Buyer may modify the Order by issuing written change orders. Seller must notify Buyer within fifteen (15) days if a change affects pricing or delivery. No changes are binding unless expressly agreed in writing by Buyer.


11. Compliance with Laws

Seller certifies full compliance with all applicable federal, state, provincial, and local laws, including but not limited to:

  • Workplace health and safety,
  • Environmental protection,
  • Export controls,
  • Anti-corruption and anti-bribery laws.

Seller shall also comply with regulations prohibiting discrimination (41 CFR §§ 60-1.4(a), 60-300.5(a), and 60-741.5(a)).


12. Governing Law and Language

This Order shall be governed by the laws of the jurisdiction where Buyer maintains its principal office. The United Nations Convention on Contracts for the International Sale of Goods (CISG) does not apply. This document is written in English, and the English version controls.


13. Forum Selection

All disputes arising from this Order shall be brought exclusively in a court of competent jurisdiction located in Buyer's principal place of business.


14. Assignment

Seller may not assign this Order or any rights or obligations without Buyer's prior written consent.


15. Intellectual Property Indemnification

Seller shall indemnify and defend Buyer against any claim that the goods or services infringe any patent, trademark, copyright, or trade secret. Buyer reserves the right to participate in the defense.

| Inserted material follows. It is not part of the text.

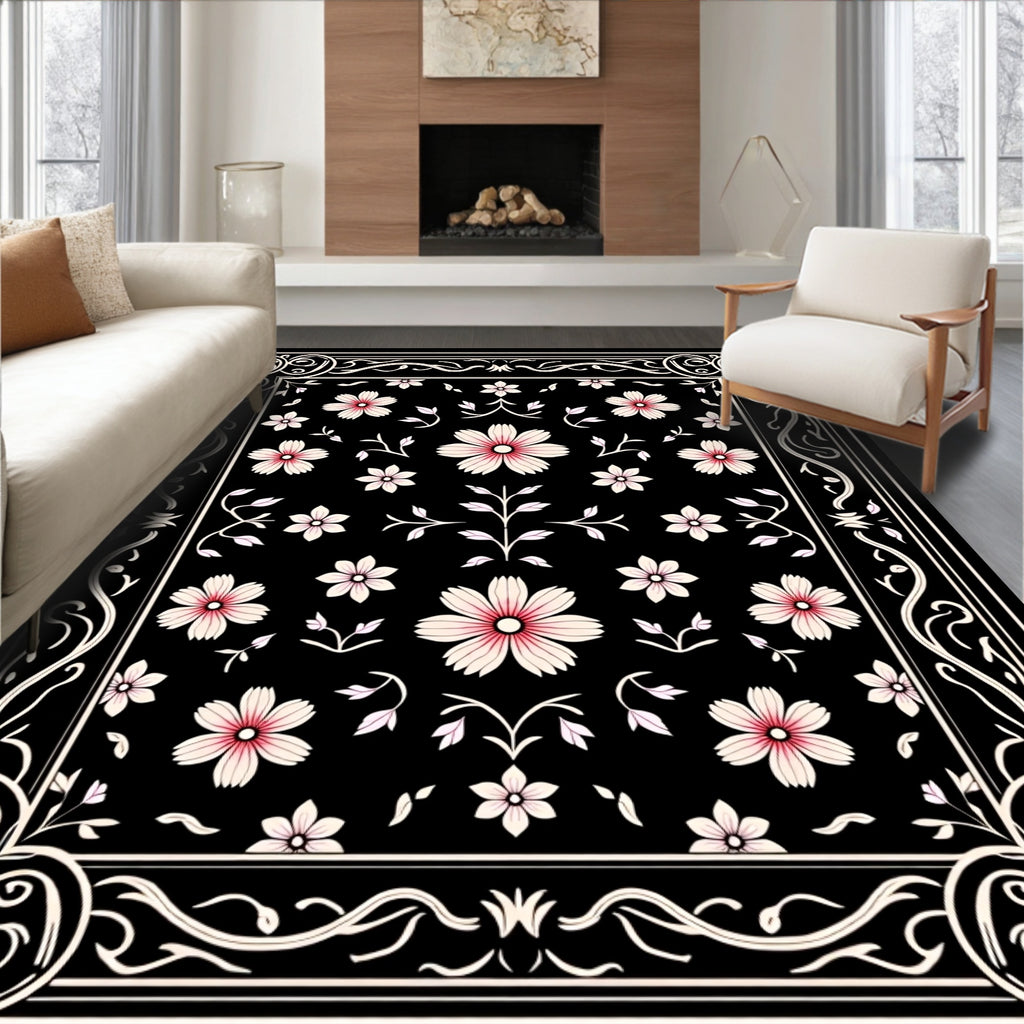 Elegant Floral Bordered Black Design Rug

16. Confidentiality and Tooling

Any specifications, drawings, tools, or technical data provided by Buyer remain Buyer's property. Seller shall not disclose or use such information for purposes other than fulfilling this Order.


17. Permits and Licenses

Seller is responsible for obtaining all necessary licenses, permits, and approvals required to perform under this Order.


18. Government Contracts

If goods or services are intended for U.S. government contracts, applicable clauses from the Federal Acquisition Regulations (FAR) or Defense FAR Supplement (DFARS) are incorporated by reference.


19. Subcontractors and Independent Contractors

Seller must obtain Buyer's written approval for subcontractors and remains fully responsible for their work. Seller is an independent contractor and may not bind Buyer in any manner.


20. Publicity

Seller may not use Buyer's name, trademarks, or relationship in advertising, press releases, or other public communications without Buyer's prior written approval.